Scriv2DocBook

Scriv2DocBook is a simple workflow for writing technical books in Scrivener, the text composition application from Literature & Latte. The end result is DocBook XML suitable for delivery to a publisher, or rendering into other formats using DocBook tools.

Scriv2DocBook consists of:

The tools are tuned especially for writing for O’Reilly Media, but the result is standard DocBook.

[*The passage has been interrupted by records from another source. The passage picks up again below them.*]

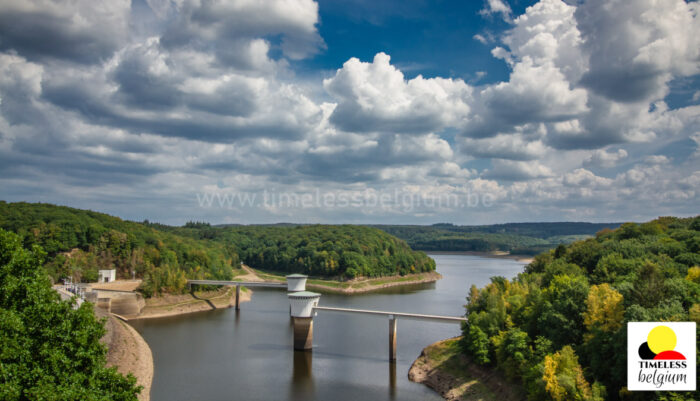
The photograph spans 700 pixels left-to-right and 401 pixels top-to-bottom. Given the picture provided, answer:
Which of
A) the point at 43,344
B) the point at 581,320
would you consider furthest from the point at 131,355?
the point at 581,320

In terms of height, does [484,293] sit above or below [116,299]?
above

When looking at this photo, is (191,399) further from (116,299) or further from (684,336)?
(116,299)

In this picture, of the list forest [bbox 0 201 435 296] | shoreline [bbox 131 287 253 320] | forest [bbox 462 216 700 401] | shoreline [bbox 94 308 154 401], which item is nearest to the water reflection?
shoreline [bbox 94 308 154 401]

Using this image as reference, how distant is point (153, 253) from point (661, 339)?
89142 millimetres

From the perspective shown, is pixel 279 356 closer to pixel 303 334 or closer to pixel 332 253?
pixel 303 334

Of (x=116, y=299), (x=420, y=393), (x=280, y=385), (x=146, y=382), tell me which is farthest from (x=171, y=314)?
(x=420, y=393)

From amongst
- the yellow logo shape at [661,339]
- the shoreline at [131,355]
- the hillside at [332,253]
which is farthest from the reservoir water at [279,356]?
the hillside at [332,253]

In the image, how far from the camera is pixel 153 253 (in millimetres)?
93875

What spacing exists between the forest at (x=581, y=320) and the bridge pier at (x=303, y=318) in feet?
53.2

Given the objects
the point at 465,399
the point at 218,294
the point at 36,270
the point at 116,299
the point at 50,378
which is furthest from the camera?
the point at 218,294

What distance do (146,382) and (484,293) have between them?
92.3ft

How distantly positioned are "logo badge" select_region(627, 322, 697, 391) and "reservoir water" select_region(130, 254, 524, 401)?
14885 millimetres

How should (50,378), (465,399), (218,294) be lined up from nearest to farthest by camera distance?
(50,378) → (465,399) → (218,294)

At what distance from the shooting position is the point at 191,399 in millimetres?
32781
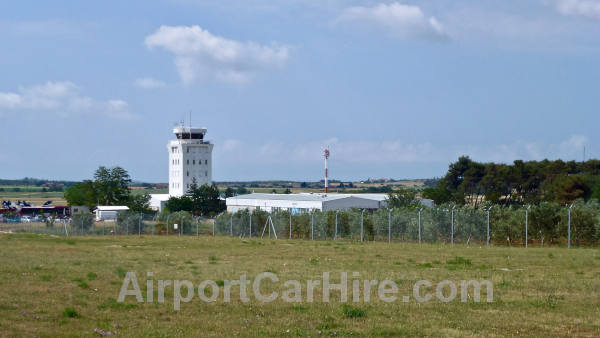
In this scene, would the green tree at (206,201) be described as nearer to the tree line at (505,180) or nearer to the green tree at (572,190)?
the tree line at (505,180)

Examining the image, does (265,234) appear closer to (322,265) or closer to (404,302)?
(322,265)

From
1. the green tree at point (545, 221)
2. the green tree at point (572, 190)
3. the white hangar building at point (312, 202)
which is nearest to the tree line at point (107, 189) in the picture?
the white hangar building at point (312, 202)

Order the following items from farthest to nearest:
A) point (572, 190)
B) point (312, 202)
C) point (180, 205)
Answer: point (180, 205) < point (312, 202) < point (572, 190)

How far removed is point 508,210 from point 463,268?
1883 centimetres

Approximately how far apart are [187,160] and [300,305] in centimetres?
12874

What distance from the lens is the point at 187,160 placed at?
464ft

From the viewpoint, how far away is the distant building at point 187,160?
461 ft

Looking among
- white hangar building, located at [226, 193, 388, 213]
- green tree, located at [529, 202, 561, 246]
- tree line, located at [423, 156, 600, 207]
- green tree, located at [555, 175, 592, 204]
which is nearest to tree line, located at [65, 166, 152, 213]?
white hangar building, located at [226, 193, 388, 213]

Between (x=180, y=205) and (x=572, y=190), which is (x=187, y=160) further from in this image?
(x=572, y=190)

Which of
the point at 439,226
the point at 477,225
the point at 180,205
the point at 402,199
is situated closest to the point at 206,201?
the point at 180,205

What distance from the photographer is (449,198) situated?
106m

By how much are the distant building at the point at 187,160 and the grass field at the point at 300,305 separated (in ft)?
383

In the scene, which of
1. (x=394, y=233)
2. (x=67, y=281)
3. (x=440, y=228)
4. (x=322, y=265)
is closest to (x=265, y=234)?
(x=394, y=233)

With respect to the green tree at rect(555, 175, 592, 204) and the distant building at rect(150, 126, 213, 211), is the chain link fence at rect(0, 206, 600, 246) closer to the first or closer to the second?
the green tree at rect(555, 175, 592, 204)
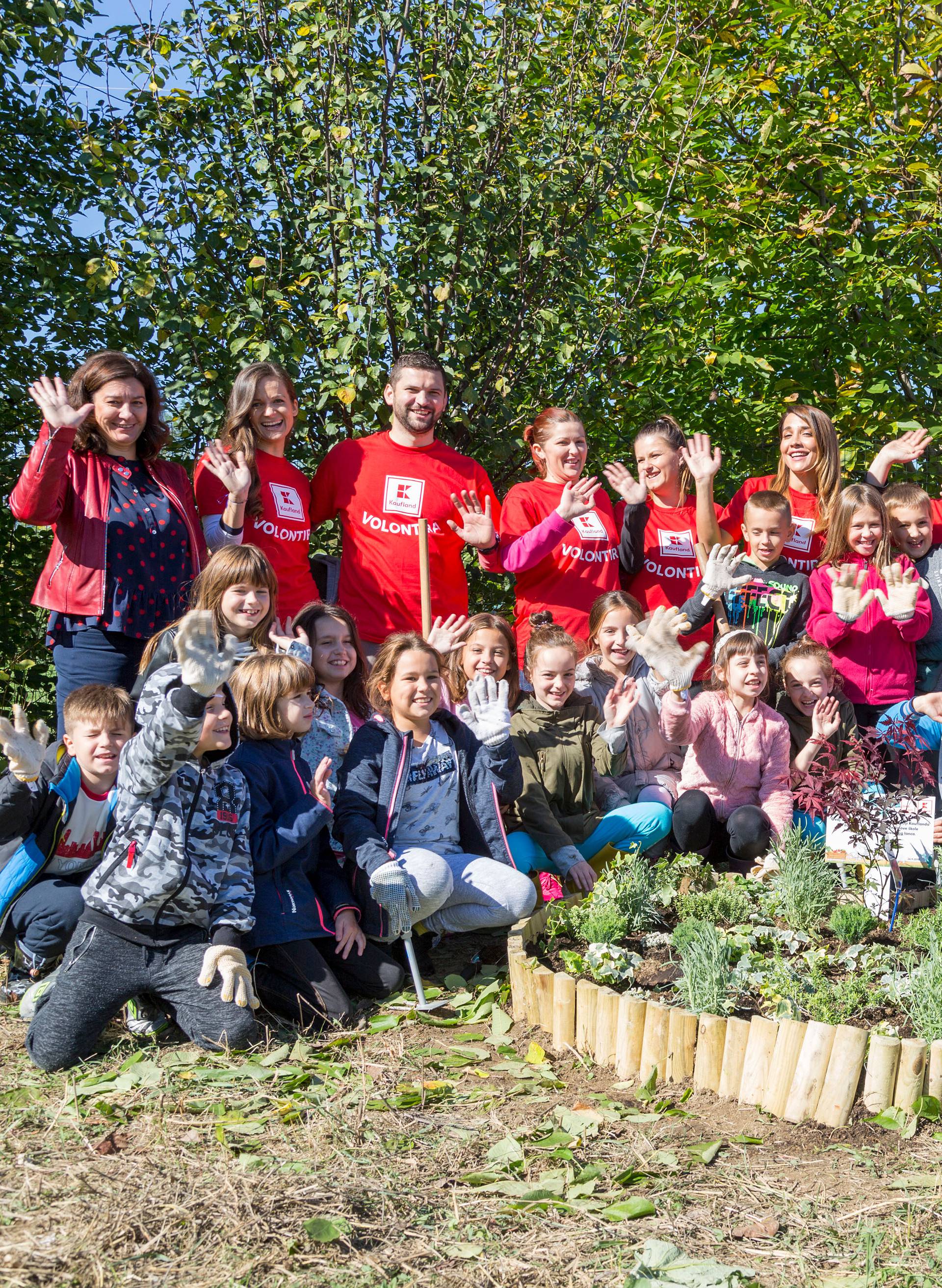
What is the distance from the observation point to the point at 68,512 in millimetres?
4594

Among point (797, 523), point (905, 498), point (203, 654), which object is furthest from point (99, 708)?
point (905, 498)

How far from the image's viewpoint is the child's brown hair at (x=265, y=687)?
417cm

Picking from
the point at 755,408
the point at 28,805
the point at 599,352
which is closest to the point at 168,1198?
the point at 28,805

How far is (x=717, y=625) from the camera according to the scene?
5.84 m

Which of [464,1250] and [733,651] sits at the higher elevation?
[733,651]

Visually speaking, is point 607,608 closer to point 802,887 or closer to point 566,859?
point 566,859

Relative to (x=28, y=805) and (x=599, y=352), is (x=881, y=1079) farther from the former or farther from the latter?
(x=599, y=352)

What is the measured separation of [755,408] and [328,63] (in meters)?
3.28

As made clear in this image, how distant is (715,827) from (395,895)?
1778 millimetres

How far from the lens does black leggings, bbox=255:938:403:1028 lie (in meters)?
3.96

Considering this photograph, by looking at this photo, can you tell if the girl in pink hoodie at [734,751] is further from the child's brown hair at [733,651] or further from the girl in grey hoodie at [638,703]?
the girl in grey hoodie at [638,703]

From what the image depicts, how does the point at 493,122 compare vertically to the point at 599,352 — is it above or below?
above

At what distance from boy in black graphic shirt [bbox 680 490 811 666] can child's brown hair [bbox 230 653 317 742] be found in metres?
2.27

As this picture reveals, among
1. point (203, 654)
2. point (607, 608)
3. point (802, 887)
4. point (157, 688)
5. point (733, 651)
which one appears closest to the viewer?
point (203, 654)
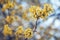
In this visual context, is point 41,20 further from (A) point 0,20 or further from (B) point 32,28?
(A) point 0,20

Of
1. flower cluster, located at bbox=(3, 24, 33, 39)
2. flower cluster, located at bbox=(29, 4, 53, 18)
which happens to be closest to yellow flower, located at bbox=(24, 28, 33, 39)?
flower cluster, located at bbox=(3, 24, 33, 39)

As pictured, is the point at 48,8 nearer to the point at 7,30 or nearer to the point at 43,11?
the point at 43,11

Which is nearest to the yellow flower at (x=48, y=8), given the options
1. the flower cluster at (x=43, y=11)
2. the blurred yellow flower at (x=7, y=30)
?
the flower cluster at (x=43, y=11)

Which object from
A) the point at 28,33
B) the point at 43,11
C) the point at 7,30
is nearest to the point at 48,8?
the point at 43,11

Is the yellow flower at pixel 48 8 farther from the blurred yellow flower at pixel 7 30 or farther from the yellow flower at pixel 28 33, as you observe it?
the blurred yellow flower at pixel 7 30

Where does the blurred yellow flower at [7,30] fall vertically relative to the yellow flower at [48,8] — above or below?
below

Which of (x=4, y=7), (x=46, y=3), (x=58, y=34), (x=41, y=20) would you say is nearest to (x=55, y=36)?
(x=58, y=34)

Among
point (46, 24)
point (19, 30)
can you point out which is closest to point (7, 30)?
point (19, 30)

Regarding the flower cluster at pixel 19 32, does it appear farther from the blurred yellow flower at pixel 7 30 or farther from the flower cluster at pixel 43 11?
the flower cluster at pixel 43 11

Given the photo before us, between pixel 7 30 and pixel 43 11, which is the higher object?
pixel 43 11

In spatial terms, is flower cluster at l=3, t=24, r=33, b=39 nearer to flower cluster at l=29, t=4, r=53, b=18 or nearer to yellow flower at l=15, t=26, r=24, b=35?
yellow flower at l=15, t=26, r=24, b=35

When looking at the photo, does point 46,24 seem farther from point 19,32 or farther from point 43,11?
point 19,32
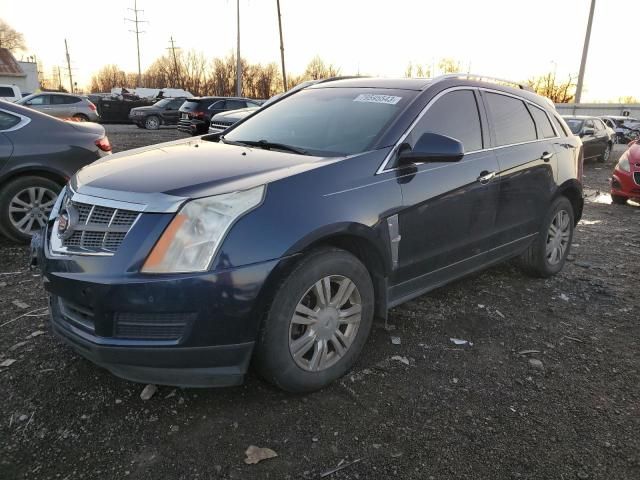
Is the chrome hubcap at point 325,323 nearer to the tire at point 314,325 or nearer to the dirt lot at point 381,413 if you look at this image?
the tire at point 314,325

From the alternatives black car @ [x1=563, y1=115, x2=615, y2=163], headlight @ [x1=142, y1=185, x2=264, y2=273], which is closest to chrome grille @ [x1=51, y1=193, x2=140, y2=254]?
headlight @ [x1=142, y1=185, x2=264, y2=273]

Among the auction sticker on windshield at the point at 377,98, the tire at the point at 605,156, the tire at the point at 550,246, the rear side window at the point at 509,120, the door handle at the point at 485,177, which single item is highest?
the auction sticker on windshield at the point at 377,98

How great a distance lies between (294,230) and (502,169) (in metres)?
2.15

The Scriv2DocBook conversion tools are free software, released under the Apache License, Version 2.0.

Contents

Caveats

Scrivener is not an XML editor. I can’t stress this enough. Scriv2DocBook expects you to hand-type XML markup into a Scrivener project. This is error prone, and even the most experienced XML typist will encounter syntax and validation errors. You will not catch these errors until you export, and tracing these errors back to their origin in your Scrivener project will be tedious.

My general recommendation is to not use Scriv2DocBook! Most people will be happier with an XML editing environment, ideally one that validates to a schema as you type. Oxygen, Syntext Serna, or Emacs with nxml mode are all good options, and highly recommended over editing XML in an application not suited to that purpose. Only proceed if you, like me, are overwhelmed by Scrivener’s other considerable charms, and are willing to take on this burden.

I wrote Scriv2DocBook for my own use on a project for O’Reilly Media (Programming Google App Engine, if you’re interested). These tools are designed and tested around O’Reilly’s workflow and house style. Scriv2DocBook is not necessarily suitable for all DocBook projects in all situations.

Like most home-grown book author tools, Scriv2DocBook represents a way of working that suits me, and it may not suit you. I present this publicly because people interested in doing something similar have asked me about it.

Familiarity with DocBook XML and related command-line tools is required.

Installing Scriv2DocBook

To use Scriv2DocBook, you need the following:

Download Scriv2DocBook and unpack the archive. The archive includes the s2d and d2s commands, which are intended to be run from the unpacked directory.

Setting Up Scrivener

By default, Scrivener acts as a “rich text” editor, offering variable-width typefaces and modest formatting capabilities such as bold and italic text. It also enables automatic assistance with typographic characters (“smart quotes”) by default. These features interfere with Scriv2DocBook’s purpose, and it’s best to turn them off. You’ll also want to use a fixed-width typeface, to make inline XML tags easier to read.

  1. Open the Preferences panel (for Mac, select the Scrivener menu, Preferences...). In the Formatting tab, on the tab stop ruler above the sample text, grab the paragraph indent marker (the small rectangle) and drag it all the way to the left, so paragraphs are not indented.

  2. Open the font selector (click the “A” button), then select Courier New, or your favorite fixed-width font family. Select a typeface and font size, as desired.

  3. In the Corrections tab, uncheck “Use smart quotes,” “Replace double hyphens with em-dashes,” and “Replace triple periods with ellipses.” These must be unchecked to prevent accidentally corrupting DocBook XML attributes and computer source code in your text, which must use “straight quotes.” O’Reilly actually wants typographic characters (such as smart quotes) in DocBook XML source for prose, but O’Reilly’s tool chain replaces these automatically, and in the appropriate places, when you submit text.

    Uncheck other options, as desired. Personally, I leave “Check spelling as you type in new projects” on, and disable everything else. The goal is to get Scrivener to behave as much like a plain text editor as possible.

  4. In the Import/Export tab, under OPML, “Import notes into,” confirm that “Main Text (with Synopsis)” is selected. (This is the default.)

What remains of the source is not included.